Three workflows tie it all together:

**`claude-pr-review.yml`** runs Claude Code Action on every PR, then submits a formal review via the reviewer bot.

**`sdlc-gate.yml`** runs on every PR event (open, sync, review submitted). It classifies the changed files, then enforces the approval policy based on the classification.

**`sdlc-weekly-review.yml`** runs on a cron schedule every Friday at 10:30 AM PT. It generates the retrospective issue.

All three workflows, the classification criteria, the enforcement scripts, and the CODEOWNERS file that restricts who can modify them are protected by code ownership rules requiring CTO approval.

```
# CODEOWNERS (redacted)
.github/workflows/sdlc-gate.yml            @cto
.github/workflows/sdlc-weekly-review.yml   @cto
.github/workflows/claude-pr-review.yml     @cto
.github/CODEOWNERS                         @cto
packages/soc2/                             @cto
```

To make these workflows legible to humans and not just AI, we've abstracted out the logic into our own internal `@mirage/soc2` package.
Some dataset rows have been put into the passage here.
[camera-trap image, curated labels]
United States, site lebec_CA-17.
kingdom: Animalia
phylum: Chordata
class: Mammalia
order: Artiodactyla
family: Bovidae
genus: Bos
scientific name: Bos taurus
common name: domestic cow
Any changes to this or the workflows require human review and validation.

## The Change Management Policy

Here's the relevant section from our updated change management policy that authorizes this system:

**Change Risk Classification**

All code and infrastructure changes are classified as either high-risk or low-risk prior to merge.
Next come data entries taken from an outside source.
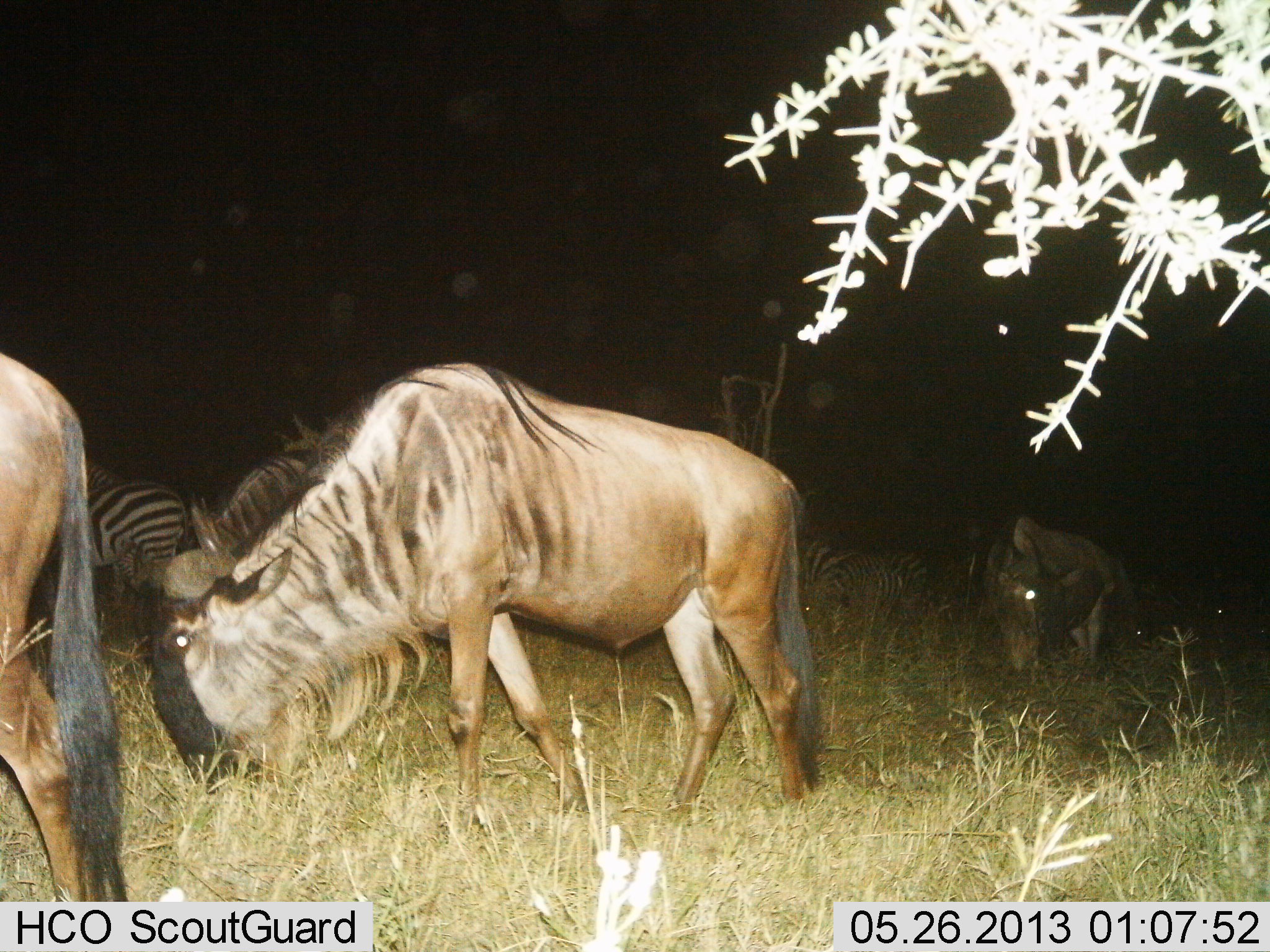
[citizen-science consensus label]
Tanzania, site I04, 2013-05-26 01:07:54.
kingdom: Animalia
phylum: Chordata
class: Mammalia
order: Artiodactyla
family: Bovidae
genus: Connochaetes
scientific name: Connochaetes taurinus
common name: blue wildebeest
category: wildebeest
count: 3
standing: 31%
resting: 8%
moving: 23%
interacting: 0%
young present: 0%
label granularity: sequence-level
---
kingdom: Animalia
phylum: Chordata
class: Mammalia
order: Perissodactyla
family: Equidae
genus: Equus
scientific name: Equus quagga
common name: plains zebra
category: zebra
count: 2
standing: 76%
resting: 4%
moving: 16%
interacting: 0%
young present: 0%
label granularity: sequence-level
**High-risk changes** are changes that reasonably impact security controls, processing integrity, availability, or confidentiality. This includes changes that introduce or materially alter authentication, authorization decisions, data access rules, tenant boundary enforcement, encryption, infrastructure, CI/CD pipelines, or supply chain dependencies.

High-risk changes require review and approval by an authorized human reviewer who is not the change author prior to deployment to production.

**Low-risk changes** are changes that do not reasonably impact security controls, processing integrity, availability, or confidentiality. Low-risk changes may be reviewed and approved by an automated AI code review system, with the retrospective review functioning as the control that validates this determination. The following conditions must be met:

1. The classification criteria are formally documented, version-controlled, and subject to change management (any modification to the classification criteria is itself classified as high-risk).
2. Access to modify the classification criteria and enforcement script is restricted to authorized personnel via code ownership rules.
3. A documented weekly retrospective review is conducted by an authorized human reviewer covering all AI-approved merges from the prior period (full population, not a sample).

## Can We Trust the Process?

AI reviewing code sounds scary until you admit the obvious: humans are not perfect either.

Having a human review lots of low-risk changes like copy, moving around widgets, tests, and small refactors leads to review fatigue. It makes humans more likely to miss the stuff that matters. We have amazing tools now to handle those reviews. There is also growing evidence that AI models are as good if not better than most engineers at finding security vulnerabilities.

For low-risk changes, AI review is a reasonable gate. For anything that impacts our security posture and supply chain -- infra, auth, tenant boundaries, encryption, CI/CD, dependencies, critical workflows -- we still require a human.

The process is not to blindly trust AI but to use it where it makes the most sense and keep humans where they matter most. And who knows, maybe there is a day where humans are not even allowed to write code without an AI review.